Design and construction
- Architecture firm: JEMS Architekci
- Developer: Echo Investment

Other information
- Number of suites: 196

= Babka Tower =

Skyscraper in Warsaw, Poland

Babka Tower (/pl/) is a residential and office skyscraper in the city of Warsaw, Poland. It is located at 80 John Paul II Avenue, in the neighbourhood of Muranów within the Downtown district. Designed by the architecture firm JEMS Architekci, it was completed in 2001. The building has 28 storeys, with a total height of 105 m, and with a height to the roof measuring 96 m. It has a total floor area of 84850 m2. The building predominantly consists of luxury apartments, with 196 suites in total, also featuring office and service spaces, as well as housing some of the facilities of the VIZJA University.

== Name ==
The building was named after the nearby Radosław Group of the Home Army Roundabout, which, until 2001, was known as Babka Roundabout (Rondo Babka). The Polish word babka translates to "sandcastle", and the name from a large pile of sand which was stored in the place of the current roundabout in the 1950s.

== History ==
Babka Tower was designed by the architecture firm of JEMS Architekci, and financed by the company Echo Investment. It was constructed between 1998 and 2001, and upon its completion, with its total architectural height being 105 m, it became the tallest residential building in Poland, and the first residential and third overall skyscraper in Poland to surpass 100 m, though it height to the roof only measures 96 m. It retained the titled of the tallest residential building until 2004, when Łucka City in Warsaw was constructed.

== Design and characteristics ==

Babka Tower as seen from the intersection of John Paul II Avenue and Dzika Street.

Babka Tower is located at 80 John Paul II Avenue.
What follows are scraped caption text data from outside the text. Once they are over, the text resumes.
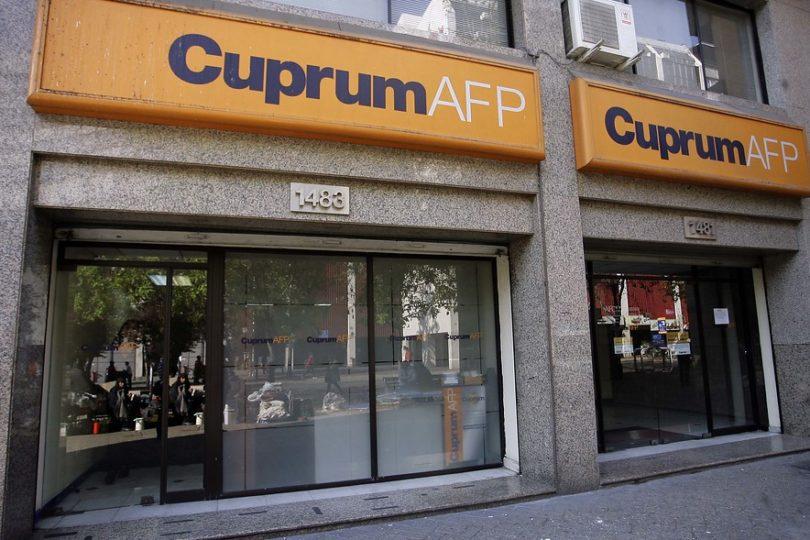 AFP llaman a la calma tras fuerte caída del fondo E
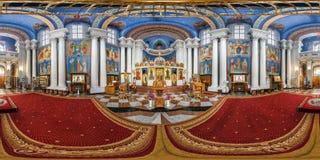 维帖布斯克,白俄罗斯- 2018年10月:在令人敬畏的东正教里面内部的充分的无缝的全景360角度程度视图与 库存图片
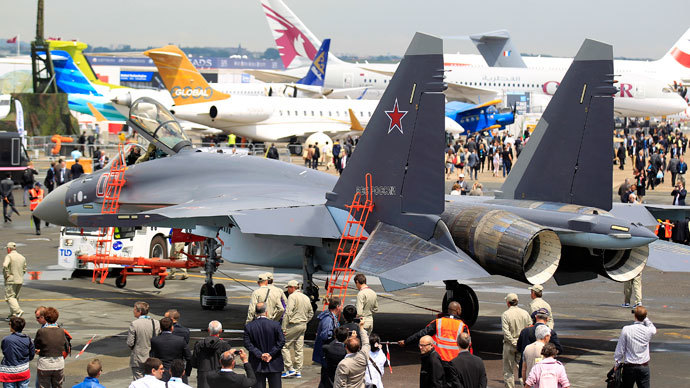 A Sukhoi Su-35 fighter is taxied for a flying display, during the opening of the 50th Paris Air Show, at the Le Bourget airport near Paris, June 17, 2013.(Reuters / Pascal Rossignol)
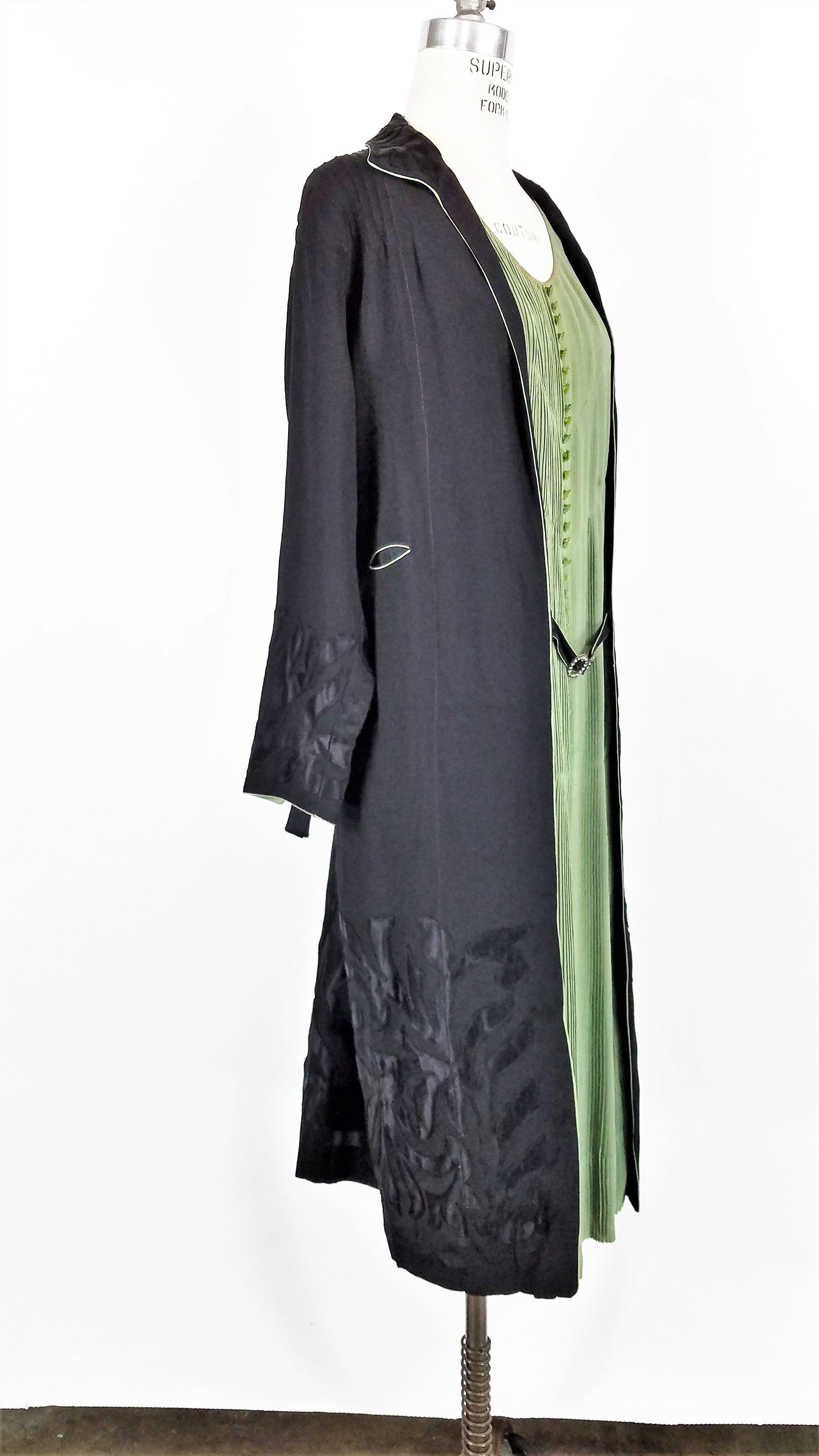 Vintage 1920s Black And Green Dress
The building is divided into two parts, the lower and wider segment with 12 storyes, and a tower with 28 storyes. It has a total height of 105 m, and its height to the roof measures 96 m, featuring a courtyard in the middle. Additionally, it has four underground storyes, which feature a car park with 675 parking spaces. The building has a total floor area of 84850 m2. It predominantly consists of consists of luxurious residential apartments, with 185 in the core and 114 in the tower. Its lower segments are include office and service spaces. The building also include an indoor swimming pool accessible for the inhabitants.

The Babka Tower houses some of the facilities of the VIZJA University, as well as the monastery of the Dominican Sisters of the Immaculate Conception.